- **The task**
Would you restate the entries below word for word, starting at the first line and ending with the one that has "[volunteer wildlife ID]"?

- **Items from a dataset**
____
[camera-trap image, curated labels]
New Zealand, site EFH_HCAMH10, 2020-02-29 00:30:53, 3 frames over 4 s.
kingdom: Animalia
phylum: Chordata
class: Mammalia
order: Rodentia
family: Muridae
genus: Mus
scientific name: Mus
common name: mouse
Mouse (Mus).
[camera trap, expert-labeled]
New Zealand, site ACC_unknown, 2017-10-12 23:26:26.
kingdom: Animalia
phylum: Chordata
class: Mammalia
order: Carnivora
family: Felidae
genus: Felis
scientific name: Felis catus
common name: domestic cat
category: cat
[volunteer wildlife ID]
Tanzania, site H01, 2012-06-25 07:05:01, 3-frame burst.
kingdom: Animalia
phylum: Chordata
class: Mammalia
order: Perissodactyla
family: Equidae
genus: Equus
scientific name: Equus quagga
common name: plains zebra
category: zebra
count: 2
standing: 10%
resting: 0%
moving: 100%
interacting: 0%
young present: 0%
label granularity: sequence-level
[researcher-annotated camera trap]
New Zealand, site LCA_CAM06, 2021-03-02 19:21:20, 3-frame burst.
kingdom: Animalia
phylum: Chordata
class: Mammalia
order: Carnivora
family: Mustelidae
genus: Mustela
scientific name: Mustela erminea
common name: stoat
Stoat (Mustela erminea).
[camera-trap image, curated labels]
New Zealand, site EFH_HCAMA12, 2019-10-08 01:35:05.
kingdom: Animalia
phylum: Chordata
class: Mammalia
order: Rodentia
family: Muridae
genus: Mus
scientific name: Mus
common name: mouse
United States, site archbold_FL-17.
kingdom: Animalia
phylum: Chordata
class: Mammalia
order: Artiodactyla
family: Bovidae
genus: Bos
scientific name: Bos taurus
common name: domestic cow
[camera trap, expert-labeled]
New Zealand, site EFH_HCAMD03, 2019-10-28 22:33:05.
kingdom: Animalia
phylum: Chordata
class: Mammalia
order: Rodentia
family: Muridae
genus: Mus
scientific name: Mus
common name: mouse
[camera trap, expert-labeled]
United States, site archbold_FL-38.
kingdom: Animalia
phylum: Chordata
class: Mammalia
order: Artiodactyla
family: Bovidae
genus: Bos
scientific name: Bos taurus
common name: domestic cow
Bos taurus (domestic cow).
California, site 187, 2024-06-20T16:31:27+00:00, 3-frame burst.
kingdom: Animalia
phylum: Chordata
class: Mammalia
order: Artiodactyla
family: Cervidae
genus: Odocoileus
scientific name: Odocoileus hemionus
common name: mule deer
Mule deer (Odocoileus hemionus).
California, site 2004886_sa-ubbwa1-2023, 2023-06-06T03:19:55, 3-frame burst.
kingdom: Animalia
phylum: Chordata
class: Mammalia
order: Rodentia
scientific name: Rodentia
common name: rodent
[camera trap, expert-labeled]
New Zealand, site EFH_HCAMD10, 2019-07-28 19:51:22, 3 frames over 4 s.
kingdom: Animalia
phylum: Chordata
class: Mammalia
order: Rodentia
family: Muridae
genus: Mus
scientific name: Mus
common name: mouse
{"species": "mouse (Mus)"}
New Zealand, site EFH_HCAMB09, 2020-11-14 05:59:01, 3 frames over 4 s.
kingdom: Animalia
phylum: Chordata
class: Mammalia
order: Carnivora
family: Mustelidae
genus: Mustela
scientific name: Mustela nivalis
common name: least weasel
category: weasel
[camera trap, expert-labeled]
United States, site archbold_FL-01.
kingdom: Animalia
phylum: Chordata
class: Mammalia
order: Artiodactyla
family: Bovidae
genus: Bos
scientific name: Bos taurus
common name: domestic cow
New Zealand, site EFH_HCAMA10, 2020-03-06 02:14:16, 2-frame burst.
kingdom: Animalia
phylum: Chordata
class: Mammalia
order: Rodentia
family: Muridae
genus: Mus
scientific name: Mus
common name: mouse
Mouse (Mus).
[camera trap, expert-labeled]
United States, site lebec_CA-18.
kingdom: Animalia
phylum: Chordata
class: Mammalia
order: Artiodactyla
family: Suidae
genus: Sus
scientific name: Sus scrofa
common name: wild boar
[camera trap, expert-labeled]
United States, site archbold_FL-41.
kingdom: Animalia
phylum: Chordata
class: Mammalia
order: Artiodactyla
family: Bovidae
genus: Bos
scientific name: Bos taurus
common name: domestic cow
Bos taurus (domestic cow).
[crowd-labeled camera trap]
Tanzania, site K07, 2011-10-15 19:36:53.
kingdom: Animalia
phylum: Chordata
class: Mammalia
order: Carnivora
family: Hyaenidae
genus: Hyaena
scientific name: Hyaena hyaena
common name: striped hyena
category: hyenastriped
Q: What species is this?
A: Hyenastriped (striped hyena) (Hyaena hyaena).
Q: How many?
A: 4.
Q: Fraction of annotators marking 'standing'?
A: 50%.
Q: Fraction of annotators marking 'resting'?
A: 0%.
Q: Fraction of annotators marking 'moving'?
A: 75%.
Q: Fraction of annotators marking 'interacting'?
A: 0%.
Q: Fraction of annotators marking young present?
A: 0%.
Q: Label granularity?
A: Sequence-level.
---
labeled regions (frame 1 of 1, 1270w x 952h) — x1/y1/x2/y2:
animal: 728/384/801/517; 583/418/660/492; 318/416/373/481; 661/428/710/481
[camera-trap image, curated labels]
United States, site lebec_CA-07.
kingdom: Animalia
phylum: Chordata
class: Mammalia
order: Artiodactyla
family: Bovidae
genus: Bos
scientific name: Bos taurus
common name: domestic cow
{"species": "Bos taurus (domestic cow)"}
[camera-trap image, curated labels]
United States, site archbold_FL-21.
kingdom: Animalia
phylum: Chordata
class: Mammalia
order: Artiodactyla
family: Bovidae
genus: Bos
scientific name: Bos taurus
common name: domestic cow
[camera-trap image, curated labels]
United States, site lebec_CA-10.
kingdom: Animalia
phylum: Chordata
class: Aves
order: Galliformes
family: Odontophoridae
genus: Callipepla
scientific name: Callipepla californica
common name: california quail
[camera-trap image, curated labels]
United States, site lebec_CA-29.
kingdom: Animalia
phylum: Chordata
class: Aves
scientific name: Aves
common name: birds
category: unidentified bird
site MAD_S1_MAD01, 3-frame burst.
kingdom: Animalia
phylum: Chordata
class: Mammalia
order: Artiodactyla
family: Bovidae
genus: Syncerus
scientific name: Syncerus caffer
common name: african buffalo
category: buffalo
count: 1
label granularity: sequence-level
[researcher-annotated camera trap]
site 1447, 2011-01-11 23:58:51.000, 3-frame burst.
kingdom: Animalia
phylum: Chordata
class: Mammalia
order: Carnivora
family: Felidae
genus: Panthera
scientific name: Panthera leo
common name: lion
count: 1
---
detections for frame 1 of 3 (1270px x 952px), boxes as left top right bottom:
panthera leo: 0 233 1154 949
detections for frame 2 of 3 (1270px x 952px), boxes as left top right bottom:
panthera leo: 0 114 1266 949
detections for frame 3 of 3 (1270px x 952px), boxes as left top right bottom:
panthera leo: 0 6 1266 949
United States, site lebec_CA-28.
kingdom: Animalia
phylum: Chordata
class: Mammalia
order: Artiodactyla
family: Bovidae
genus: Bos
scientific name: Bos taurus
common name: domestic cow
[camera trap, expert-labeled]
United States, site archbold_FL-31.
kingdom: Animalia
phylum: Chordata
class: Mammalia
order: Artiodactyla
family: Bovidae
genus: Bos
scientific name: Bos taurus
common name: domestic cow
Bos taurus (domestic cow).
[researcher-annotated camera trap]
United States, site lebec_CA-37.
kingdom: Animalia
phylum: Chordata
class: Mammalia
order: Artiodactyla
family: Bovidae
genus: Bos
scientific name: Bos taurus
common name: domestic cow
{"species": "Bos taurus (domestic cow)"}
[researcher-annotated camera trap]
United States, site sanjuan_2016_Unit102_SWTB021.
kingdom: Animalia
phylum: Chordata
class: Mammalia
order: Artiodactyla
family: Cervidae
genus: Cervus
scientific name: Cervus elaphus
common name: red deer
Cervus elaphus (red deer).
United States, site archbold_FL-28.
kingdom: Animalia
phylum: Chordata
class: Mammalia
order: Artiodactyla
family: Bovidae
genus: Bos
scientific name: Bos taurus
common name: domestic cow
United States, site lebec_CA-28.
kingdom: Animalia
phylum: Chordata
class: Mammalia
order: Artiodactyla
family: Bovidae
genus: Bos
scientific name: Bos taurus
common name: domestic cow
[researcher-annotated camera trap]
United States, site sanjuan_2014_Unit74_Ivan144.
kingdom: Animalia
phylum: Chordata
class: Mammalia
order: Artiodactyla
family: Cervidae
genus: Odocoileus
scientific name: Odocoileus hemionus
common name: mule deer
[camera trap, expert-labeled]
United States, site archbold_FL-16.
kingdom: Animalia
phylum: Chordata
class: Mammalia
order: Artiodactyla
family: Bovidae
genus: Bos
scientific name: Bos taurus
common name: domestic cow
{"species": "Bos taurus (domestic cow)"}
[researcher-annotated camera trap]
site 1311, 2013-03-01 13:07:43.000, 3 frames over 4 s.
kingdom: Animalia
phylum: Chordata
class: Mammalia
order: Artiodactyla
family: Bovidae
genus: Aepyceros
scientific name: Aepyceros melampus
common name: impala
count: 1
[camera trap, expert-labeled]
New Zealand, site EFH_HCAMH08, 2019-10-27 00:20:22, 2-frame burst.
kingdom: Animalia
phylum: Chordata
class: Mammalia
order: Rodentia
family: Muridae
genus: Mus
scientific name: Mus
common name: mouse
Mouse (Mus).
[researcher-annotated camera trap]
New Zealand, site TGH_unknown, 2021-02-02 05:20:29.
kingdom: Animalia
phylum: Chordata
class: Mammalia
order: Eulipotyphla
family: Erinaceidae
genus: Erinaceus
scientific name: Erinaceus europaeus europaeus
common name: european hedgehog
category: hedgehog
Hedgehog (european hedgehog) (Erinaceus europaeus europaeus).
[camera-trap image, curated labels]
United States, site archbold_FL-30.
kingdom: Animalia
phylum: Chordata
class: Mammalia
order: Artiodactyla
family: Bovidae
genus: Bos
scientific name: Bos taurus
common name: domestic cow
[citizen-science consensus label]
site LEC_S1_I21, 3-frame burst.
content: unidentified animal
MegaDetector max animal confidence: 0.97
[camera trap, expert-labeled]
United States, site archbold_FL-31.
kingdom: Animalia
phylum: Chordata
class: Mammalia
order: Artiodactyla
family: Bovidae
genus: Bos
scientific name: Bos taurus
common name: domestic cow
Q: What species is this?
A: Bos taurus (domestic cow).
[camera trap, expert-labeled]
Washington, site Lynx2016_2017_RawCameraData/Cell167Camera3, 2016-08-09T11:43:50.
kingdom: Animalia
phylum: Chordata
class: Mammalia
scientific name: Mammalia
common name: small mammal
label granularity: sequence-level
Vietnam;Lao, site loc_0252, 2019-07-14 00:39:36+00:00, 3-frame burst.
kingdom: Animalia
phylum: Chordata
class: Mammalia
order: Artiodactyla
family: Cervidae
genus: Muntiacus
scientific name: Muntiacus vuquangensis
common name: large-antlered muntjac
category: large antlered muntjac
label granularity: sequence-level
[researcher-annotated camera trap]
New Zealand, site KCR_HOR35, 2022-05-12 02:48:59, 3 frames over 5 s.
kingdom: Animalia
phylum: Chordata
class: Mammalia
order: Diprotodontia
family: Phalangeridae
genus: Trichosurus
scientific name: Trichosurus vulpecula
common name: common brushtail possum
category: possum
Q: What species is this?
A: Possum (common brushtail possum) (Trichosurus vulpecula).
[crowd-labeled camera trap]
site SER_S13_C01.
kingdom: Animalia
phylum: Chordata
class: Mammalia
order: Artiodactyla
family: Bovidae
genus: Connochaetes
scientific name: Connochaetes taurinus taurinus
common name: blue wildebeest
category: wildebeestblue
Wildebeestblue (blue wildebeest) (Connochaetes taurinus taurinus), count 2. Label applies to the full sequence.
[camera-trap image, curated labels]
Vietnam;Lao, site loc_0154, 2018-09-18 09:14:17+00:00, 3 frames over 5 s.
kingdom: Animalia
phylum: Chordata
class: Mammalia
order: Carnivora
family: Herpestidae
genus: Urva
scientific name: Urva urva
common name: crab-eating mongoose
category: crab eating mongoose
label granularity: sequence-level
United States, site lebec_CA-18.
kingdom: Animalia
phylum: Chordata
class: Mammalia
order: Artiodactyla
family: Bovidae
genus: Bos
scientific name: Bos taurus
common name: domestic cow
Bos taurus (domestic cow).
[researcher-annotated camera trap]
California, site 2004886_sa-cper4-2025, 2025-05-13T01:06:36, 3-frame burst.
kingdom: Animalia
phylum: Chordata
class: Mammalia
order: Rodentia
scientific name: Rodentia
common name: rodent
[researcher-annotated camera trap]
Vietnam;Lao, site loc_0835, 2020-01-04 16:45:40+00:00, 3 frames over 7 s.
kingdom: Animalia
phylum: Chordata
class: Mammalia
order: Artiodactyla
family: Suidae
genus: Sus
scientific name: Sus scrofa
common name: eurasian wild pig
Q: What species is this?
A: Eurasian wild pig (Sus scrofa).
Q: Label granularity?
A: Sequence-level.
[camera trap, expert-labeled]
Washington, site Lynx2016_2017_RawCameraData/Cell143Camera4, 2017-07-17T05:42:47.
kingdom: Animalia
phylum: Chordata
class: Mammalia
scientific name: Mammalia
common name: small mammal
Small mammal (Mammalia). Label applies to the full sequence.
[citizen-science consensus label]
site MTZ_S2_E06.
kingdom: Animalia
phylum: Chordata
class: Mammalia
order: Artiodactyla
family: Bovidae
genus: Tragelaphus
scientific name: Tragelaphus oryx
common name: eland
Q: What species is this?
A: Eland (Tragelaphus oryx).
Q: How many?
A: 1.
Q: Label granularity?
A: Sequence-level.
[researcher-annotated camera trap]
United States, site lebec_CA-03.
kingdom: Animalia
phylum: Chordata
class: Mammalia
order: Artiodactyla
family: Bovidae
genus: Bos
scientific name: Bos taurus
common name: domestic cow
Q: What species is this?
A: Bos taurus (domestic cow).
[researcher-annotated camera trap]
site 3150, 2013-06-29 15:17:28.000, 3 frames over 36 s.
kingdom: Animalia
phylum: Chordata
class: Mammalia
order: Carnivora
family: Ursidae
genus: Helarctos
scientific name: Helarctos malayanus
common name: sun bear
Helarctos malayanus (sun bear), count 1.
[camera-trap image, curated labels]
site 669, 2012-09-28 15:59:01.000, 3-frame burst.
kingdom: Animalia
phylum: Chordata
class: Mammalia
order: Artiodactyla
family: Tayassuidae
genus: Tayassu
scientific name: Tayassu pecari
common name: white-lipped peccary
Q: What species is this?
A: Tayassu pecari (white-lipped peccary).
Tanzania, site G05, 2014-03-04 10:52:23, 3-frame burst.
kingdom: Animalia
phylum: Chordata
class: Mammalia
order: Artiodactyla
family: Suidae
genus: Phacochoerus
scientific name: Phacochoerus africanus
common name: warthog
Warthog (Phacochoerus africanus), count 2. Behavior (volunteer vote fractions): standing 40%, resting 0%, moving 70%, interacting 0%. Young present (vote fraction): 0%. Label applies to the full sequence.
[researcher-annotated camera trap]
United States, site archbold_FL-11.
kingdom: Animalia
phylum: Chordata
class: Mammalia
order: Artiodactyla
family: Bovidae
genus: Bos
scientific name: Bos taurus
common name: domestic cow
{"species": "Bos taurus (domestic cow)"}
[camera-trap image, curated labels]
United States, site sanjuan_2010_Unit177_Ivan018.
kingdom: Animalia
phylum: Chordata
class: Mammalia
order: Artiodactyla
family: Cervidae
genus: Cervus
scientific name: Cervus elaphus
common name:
____
- **Answer area**
[camera-trap image, curated labels]
New Zealand, site EFH_HCAMH10, 2020-02-29 00:30:53, 3 frames over 4 s.
kingdom: Animalia
phylum: Chordata
class: Mammalia
order: Rodentia
family: Muridae
genus: Mus
scientific name: Mus
common name: mouse
Mouse (Mus).
[camera trap, expert-labeled]
New Zealand, site ACC_unknown, 2017-10-12 23:26:26.
kingdom: Animalia
phylum: Chordata
class: Mammalia
order: Carnivora
family: Felidae
genus: Felis
scientific name: Felis catus
common name: domestic cat
category: cat
[volunteer wildlife ID]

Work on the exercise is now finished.